TASK DIRECTIONS:
Convert the records from the line with "By looking at" up to and including the line with "2.29 meters" into a two-column CSV with the headers text and answer, one row per record. Put each field in double quotes and replace any line breaks with spaces.

[BEGIN PROVIDED DATA]

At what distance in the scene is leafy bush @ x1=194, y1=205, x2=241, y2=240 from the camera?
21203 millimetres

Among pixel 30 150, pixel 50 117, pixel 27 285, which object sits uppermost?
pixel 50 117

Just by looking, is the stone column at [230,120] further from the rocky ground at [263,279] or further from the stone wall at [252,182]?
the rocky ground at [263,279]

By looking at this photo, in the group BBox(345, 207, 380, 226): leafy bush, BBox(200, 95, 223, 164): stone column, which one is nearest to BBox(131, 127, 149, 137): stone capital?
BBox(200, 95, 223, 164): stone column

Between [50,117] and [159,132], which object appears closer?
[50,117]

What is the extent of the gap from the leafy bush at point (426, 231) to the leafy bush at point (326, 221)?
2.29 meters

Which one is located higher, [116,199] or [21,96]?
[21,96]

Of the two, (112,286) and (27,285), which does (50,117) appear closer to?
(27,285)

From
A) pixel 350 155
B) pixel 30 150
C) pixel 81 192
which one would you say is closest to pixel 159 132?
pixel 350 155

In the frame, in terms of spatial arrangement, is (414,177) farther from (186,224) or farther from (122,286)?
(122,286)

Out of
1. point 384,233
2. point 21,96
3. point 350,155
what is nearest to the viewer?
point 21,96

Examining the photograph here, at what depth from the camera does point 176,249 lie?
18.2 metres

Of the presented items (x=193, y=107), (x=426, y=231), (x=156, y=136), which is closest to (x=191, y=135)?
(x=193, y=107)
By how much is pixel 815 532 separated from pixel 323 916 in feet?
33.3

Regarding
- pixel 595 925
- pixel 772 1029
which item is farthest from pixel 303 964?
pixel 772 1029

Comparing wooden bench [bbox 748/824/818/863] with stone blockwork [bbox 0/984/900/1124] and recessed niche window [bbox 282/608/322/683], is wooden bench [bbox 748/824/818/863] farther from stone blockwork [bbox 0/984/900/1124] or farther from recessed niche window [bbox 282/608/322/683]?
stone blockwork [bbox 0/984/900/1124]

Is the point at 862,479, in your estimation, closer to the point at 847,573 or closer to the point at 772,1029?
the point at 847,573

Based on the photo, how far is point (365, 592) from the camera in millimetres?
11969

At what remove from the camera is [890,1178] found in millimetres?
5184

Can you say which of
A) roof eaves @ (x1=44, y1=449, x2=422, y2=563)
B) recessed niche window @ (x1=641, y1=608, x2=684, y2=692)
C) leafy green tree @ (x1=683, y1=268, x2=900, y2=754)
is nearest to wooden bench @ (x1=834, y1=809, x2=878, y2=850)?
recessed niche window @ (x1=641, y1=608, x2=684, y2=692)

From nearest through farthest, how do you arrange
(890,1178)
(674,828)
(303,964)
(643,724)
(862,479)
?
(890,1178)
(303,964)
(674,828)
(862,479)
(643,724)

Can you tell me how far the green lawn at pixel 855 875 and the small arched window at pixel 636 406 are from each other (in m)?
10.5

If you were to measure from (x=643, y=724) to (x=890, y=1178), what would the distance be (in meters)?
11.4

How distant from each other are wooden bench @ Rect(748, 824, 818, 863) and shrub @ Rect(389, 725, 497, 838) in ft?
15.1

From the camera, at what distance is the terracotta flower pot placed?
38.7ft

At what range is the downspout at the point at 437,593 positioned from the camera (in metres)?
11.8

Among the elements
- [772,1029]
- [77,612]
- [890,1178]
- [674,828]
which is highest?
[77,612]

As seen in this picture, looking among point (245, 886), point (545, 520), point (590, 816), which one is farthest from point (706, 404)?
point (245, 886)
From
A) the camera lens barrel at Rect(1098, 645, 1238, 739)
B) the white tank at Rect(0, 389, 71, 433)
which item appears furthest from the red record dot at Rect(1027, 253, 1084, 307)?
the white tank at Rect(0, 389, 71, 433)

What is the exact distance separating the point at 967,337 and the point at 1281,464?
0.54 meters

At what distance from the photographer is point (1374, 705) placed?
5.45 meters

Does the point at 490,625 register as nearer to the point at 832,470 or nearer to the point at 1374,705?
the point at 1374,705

[END PROVIDED DATA]

TASK RESPONSE:
text,answer
"By looking at this photo, in the group BBox(345, 207, 380, 226): leafy bush, BBox(200, 95, 223, 164): stone column, which one is nearest to BBox(131, 127, 149, 137): stone capital?","BBox(200, 95, 223, 164): stone column"
"Between [50,117] and [159,132], which object appears closer?","[50,117]"
"What is the extent of the gap from the leafy bush at point (426, 231) to the leafy bush at point (326, 221)?","2.29 meters"